Texto proporcionado
Imaginado o real, lo importante es que Consuelo no soportó permanecer en Armenia, destinada a casarse con un tal “don Pantaleón”, el pretendiente que hubiera podido ser “dueño de la mejor tienda y de un buen cafetal”, porque la perinola no iba a detenerse, y viajó a México.   Ya antes había estudiado en California, y se casó brevemente con un mexicano americano de quien se divorció y no volvió a mencionar porque no fue notable.     Consuelo partió en 1920 hacia México, en el barco curiosamente llamado “La Libertad”, con apenas diecinueve años, a proseguir sus estudios, decidida a “comerse el mundo”.

En la Ciudad de los Palacios se presentó ante José Vasconcelos, en la Secretaría de Educación, a pedir empleo, pero él la observó y rechazó porque:  “Usted es bonita; no necesita trabajar”.   Consuelo enmudeció, entendió el destino que se le imponía y lo asumió, vuelta a sus estudios de Leyes en la universidad, donde deambuló agitando amores, y enloqueció entre varios al poeta nicaragüense Salomón de la Selva, alejado por interposición de Vasconcelos ya en decadencia, lo que condujo a que se retaran a duelo, y el escándalo la envió de vuelta a Armenia.  El célebre mexicano escribió el cuento La casa imantada como resultado del intenso episodio.

Registros guardados
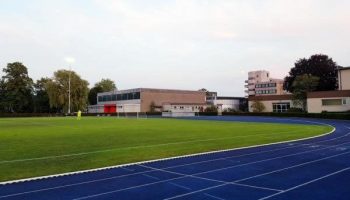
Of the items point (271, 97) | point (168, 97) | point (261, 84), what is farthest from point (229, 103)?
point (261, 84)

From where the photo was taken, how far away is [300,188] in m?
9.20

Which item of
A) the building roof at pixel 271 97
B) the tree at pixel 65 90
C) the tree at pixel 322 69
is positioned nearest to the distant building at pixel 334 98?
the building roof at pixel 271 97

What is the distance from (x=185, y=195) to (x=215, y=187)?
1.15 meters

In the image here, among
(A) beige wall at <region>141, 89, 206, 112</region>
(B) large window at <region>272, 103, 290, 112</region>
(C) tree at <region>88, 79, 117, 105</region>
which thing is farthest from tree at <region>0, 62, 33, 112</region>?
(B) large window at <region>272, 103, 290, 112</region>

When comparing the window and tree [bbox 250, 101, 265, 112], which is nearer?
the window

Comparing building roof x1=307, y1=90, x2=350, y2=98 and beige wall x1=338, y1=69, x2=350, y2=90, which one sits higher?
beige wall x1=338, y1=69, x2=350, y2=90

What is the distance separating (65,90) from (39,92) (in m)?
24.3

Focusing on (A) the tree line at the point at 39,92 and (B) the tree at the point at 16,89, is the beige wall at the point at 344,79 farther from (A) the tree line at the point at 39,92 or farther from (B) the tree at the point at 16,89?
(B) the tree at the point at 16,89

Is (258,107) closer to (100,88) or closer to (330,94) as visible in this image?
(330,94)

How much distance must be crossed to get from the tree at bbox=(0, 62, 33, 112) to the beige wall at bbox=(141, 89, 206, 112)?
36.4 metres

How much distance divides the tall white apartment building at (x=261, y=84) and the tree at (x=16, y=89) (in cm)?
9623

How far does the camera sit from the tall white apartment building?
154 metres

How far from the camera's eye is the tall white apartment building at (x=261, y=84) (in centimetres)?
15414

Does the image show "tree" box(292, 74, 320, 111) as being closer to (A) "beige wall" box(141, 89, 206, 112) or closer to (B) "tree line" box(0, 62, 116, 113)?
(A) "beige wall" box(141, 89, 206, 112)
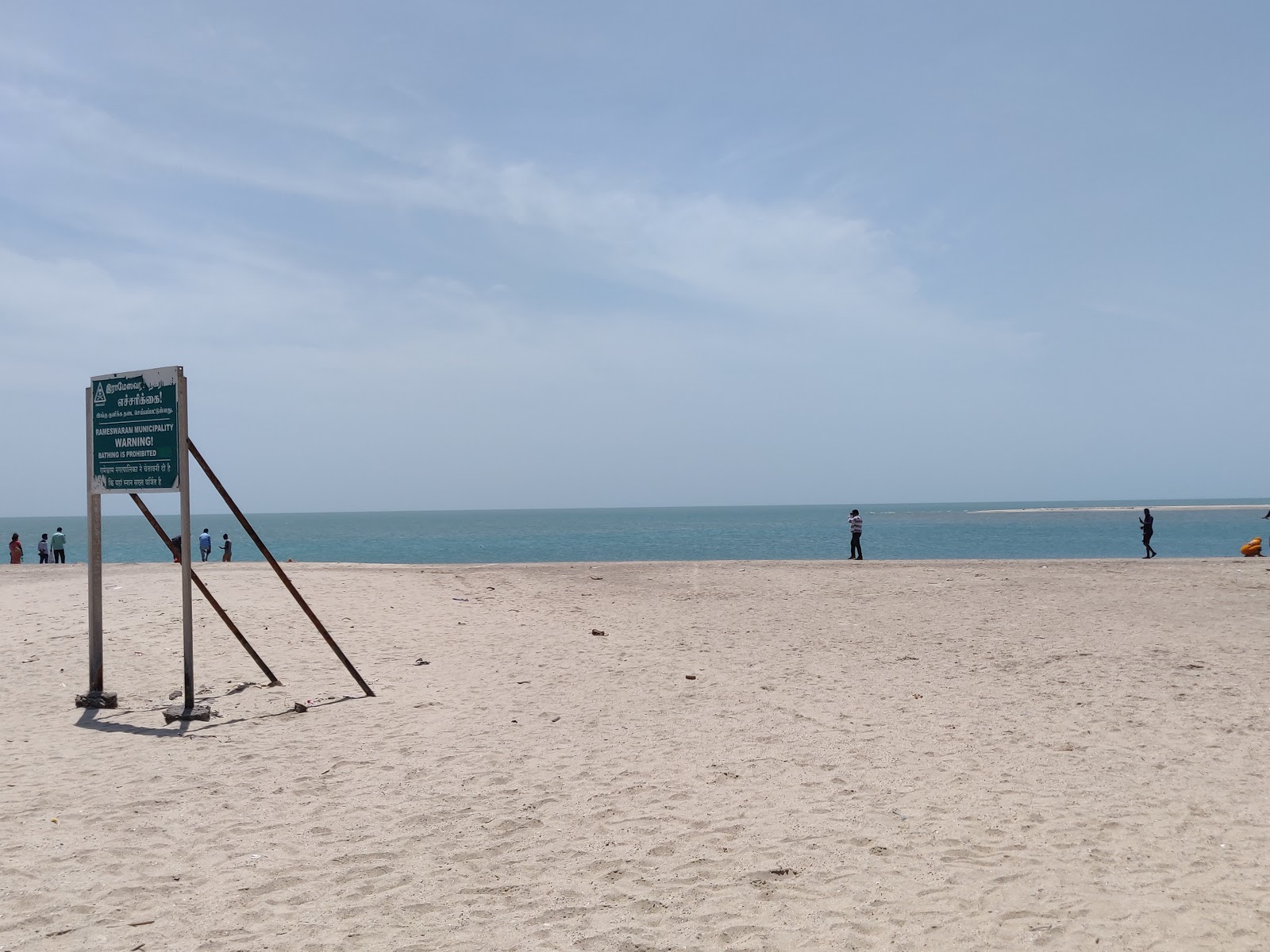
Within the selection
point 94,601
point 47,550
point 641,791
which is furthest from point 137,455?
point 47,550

---

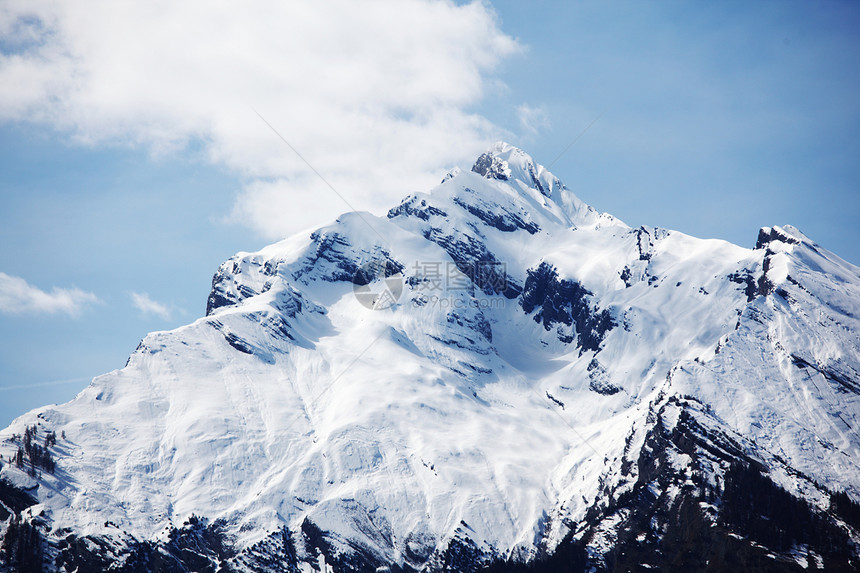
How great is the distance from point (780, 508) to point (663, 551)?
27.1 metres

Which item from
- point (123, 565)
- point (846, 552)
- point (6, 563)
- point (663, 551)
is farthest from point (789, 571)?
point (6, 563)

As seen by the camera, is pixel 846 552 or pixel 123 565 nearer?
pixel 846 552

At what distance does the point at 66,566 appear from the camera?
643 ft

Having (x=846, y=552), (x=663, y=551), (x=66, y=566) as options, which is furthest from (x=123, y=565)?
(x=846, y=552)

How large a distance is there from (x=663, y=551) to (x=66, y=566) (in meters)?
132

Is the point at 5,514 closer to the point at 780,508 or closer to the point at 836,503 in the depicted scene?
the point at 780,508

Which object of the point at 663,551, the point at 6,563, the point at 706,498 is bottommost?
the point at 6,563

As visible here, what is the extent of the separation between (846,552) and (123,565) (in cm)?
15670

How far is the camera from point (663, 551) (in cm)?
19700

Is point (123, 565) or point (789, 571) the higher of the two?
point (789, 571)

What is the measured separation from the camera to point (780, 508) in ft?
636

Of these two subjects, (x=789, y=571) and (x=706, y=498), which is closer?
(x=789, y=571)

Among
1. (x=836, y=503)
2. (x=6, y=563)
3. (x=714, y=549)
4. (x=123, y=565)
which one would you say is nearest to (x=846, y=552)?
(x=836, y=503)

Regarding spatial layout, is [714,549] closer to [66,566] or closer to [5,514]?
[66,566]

---

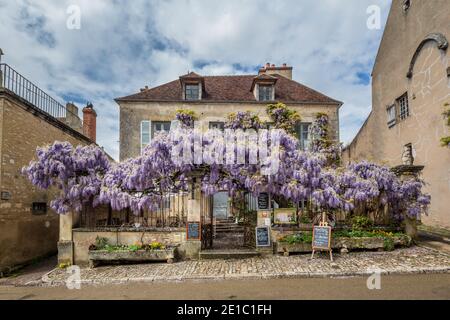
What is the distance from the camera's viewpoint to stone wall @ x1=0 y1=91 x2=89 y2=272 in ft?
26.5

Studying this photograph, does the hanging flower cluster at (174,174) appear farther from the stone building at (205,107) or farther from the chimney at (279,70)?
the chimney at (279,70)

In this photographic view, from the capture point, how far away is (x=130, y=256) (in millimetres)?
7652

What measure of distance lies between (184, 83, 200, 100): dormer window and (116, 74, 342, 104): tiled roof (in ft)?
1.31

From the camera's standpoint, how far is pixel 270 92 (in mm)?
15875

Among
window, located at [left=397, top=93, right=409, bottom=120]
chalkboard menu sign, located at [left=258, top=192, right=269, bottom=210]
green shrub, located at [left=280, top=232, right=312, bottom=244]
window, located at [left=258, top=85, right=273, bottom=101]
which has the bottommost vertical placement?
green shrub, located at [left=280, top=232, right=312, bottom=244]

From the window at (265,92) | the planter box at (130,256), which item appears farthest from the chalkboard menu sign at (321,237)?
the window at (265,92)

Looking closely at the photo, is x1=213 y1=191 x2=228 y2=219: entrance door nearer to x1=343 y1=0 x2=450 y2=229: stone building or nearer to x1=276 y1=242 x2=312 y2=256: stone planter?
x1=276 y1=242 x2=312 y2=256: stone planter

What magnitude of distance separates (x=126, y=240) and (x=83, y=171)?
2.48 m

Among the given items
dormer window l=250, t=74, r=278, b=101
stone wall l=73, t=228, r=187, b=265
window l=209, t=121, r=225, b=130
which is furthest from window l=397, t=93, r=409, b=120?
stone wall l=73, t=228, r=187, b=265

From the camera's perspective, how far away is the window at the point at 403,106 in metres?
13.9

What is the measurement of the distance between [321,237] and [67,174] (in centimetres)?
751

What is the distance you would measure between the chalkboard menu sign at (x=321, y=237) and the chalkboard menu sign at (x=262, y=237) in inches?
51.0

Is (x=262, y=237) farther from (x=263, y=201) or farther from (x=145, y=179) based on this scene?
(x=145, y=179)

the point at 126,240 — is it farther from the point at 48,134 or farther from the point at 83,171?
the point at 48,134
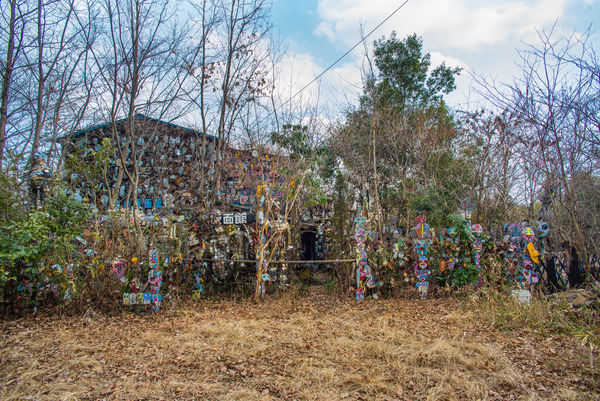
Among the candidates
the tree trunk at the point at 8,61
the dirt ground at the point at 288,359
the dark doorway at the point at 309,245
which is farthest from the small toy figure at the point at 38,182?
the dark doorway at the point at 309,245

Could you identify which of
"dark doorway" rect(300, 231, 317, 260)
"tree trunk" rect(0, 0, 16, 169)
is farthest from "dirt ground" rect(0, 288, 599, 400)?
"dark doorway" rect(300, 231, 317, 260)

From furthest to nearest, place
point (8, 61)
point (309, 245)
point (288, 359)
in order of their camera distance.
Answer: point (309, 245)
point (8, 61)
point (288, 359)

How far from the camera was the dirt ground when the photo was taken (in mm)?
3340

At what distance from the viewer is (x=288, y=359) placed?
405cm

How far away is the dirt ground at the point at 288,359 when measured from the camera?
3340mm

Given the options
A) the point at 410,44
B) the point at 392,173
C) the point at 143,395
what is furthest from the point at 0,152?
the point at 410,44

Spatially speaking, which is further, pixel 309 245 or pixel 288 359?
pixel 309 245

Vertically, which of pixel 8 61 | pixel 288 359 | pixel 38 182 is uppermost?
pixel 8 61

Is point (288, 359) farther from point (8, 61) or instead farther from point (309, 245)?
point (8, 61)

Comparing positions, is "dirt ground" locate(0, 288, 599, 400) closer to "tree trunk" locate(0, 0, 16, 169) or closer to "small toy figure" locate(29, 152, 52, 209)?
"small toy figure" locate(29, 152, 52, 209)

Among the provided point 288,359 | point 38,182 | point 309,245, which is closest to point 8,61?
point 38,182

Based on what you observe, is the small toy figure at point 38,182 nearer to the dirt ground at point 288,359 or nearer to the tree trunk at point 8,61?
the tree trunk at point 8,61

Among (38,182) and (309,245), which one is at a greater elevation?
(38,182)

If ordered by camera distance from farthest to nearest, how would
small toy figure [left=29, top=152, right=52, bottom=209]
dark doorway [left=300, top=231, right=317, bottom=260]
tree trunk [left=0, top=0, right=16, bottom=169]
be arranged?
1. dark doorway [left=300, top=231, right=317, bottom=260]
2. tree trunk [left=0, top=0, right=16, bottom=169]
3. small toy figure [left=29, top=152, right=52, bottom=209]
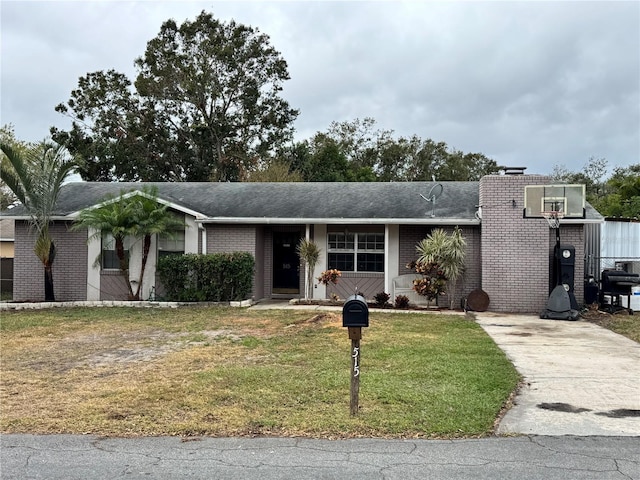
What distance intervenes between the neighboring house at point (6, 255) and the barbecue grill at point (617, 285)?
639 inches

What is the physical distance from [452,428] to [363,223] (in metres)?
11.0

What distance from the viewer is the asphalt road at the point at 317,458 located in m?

Tarea por realizar
Según el texto proporcionado, ¿en qué año y en qué barco partió Consuelo hacia México? Usa únicamente el texto proporcionado, no el material.

Respuesta
En 1920, en el barco "La Libertad".